You can't fit every security consideration into the context window.
They also know not to, say, temporarily disable auth to be able to look at the changes they've made on a page hidden behind auth, which is what I observed Gemini 3 Pro doing just yesterday.
Let's imagine a codebase that can fit onto a revolutionary piece of technology known as a floppy drive. As we all know, a floppy drive can store <2 megabytes of storage. But a 100k tokens is only about 400 kilobytes. So, to process the whole codebase that can fit onto a floppy drive, you need 5 agents plus the sixth "parent process" that those 5 agents will report to.
Those five agents can report "no security issues found" in their own little chunk of the codebase to the parent process, and that parent process will still be none the wiser about how those different chunks interact with each other.
Its almost as if it has additional problems beyond the context limits :)
And what keeps security problems from making it into prod in the real world?
Code review, testing, static and dynamic code scanning, and fuzzing.
Why aren't these things done?
Because there isn't enough people-time and expertise.
So in order for LLMs to improve security, they need to be able to improve our ability to do one of: code review, testing, static and dynamic code scanning, and fuzzing.
It seems very unlikely those forms of automation won't be improved in the near future by even the dumbest form of LLMs.
And if you offered CISOs a "pay to scan" service that actually worked cross-language and -platform (in contrast to most "only supported languages" scanners), they'd jump at it.
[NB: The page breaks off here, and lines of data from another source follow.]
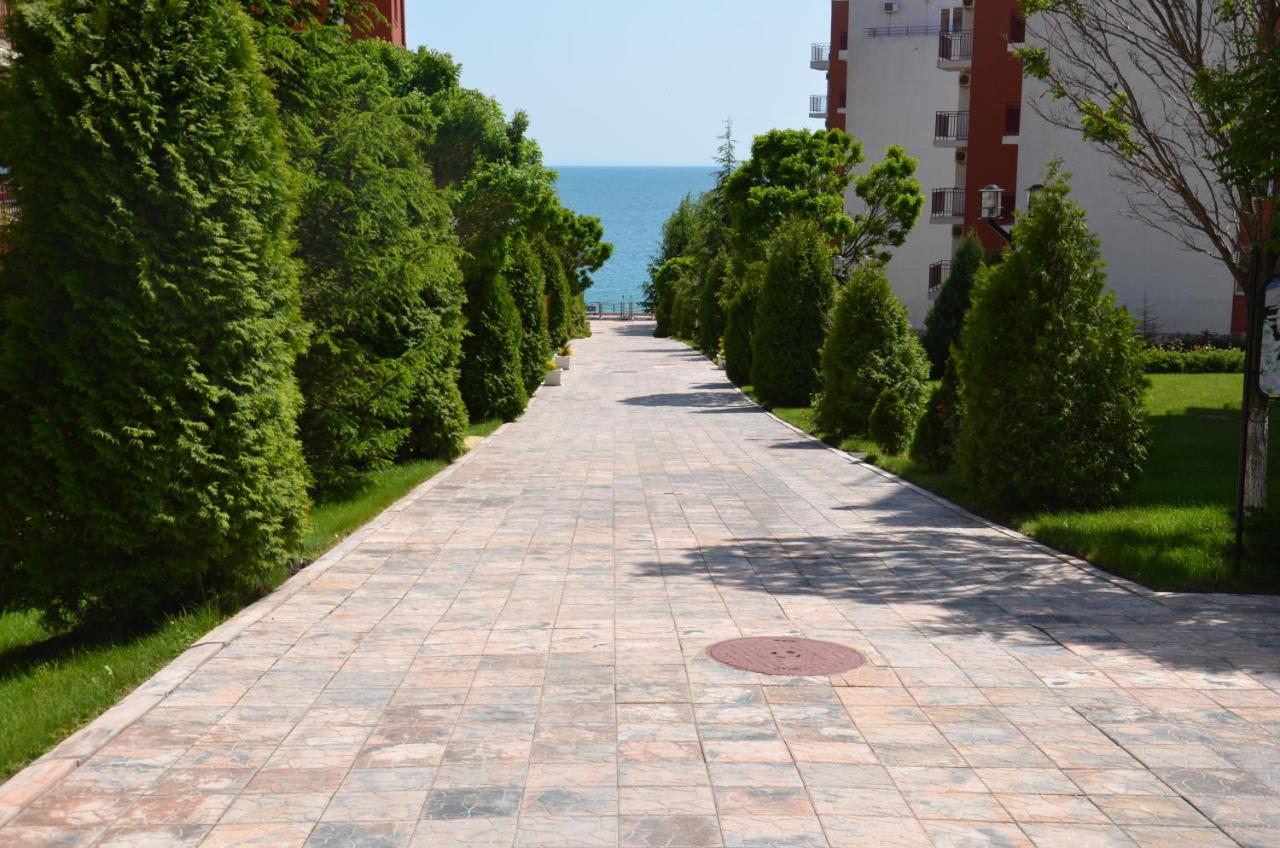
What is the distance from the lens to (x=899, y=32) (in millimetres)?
A: 51344

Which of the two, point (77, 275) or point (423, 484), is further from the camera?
point (423, 484)

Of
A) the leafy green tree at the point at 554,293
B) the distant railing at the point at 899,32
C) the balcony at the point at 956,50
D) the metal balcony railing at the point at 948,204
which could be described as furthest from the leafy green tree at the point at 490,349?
the distant railing at the point at 899,32

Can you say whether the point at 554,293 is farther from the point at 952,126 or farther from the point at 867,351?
the point at 867,351

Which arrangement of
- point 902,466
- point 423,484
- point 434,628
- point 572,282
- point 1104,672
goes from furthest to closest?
point 572,282 → point 902,466 → point 423,484 → point 434,628 → point 1104,672

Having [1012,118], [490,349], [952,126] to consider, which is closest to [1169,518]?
[490,349]

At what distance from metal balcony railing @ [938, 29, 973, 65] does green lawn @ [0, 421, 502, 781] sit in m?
36.4

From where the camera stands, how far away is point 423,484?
1541 centimetres

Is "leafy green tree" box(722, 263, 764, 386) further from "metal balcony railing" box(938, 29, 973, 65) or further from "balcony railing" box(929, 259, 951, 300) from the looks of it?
"metal balcony railing" box(938, 29, 973, 65)

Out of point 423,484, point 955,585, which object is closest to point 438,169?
point 423,484

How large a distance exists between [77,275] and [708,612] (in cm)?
465

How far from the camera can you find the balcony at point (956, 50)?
41.6 meters

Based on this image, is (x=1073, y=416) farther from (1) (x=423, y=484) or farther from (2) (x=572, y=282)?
(2) (x=572, y=282)

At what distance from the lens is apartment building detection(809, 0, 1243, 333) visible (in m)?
34.0

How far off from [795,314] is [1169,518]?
1721 cm
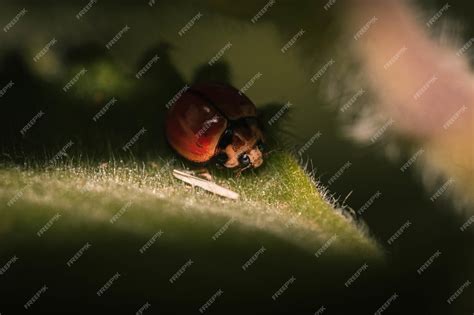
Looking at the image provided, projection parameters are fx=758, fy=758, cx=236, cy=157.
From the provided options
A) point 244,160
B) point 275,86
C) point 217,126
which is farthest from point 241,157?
point 275,86

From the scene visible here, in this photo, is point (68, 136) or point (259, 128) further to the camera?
point (259, 128)

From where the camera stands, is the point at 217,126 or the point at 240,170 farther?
the point at 217,126

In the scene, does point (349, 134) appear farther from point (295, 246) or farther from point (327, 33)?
point (295, 246)

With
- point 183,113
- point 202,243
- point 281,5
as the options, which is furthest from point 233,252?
point 281,5

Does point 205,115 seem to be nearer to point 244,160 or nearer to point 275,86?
point 244,160

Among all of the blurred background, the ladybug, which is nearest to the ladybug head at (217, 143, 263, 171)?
the ladybug

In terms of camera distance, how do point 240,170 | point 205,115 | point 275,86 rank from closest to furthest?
point 240,170 → point 205,115 → point 275,86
Why? Context. LLMs, today, go off the rails fairly easily. As I've mentioned in prior comments I've been working a lot with different models and agentic coding systems. When a code base starts to approach 5k lines (building the entire codebase with an agent) things start to get very rough. First of all, the agent cannot wrap it's context (it has no brain) around the code in a complete way. Even when everything is very well documented as part of the build and outlined so the LLM has indicators of where to pull in code - it almost always cannot keep schemas, requirements, or patterns in line. I've had instances where APIs that were being developed were to follow a specific schema, should require specific tests and should abide by specific constraints for integration. Almost always, in that relatively small codebase, the agentic system gets something wrong - but because of sycophancy - it gleefully informs me all the work is done and everything is A-OK! The kicker here is that when you show it why / where it's wrong you're continuously in a loop of burning tokens trying to put that train back on the track. LLMs can't be efficient with new(ish) code bases because they're always having to go lookup new documentation and burning through more context beyond what it's targeting to build / update / refactor / etc.
So, sure. You can "call an LLM multiple times". But this is hugely missing the point with how these systems work. Because when you actually start to use them you'll find these issues almost immediately.
But also, you'd need to have some metrics - how good are developers at security already? What if the bar is on the floor and LLM code generators are already better?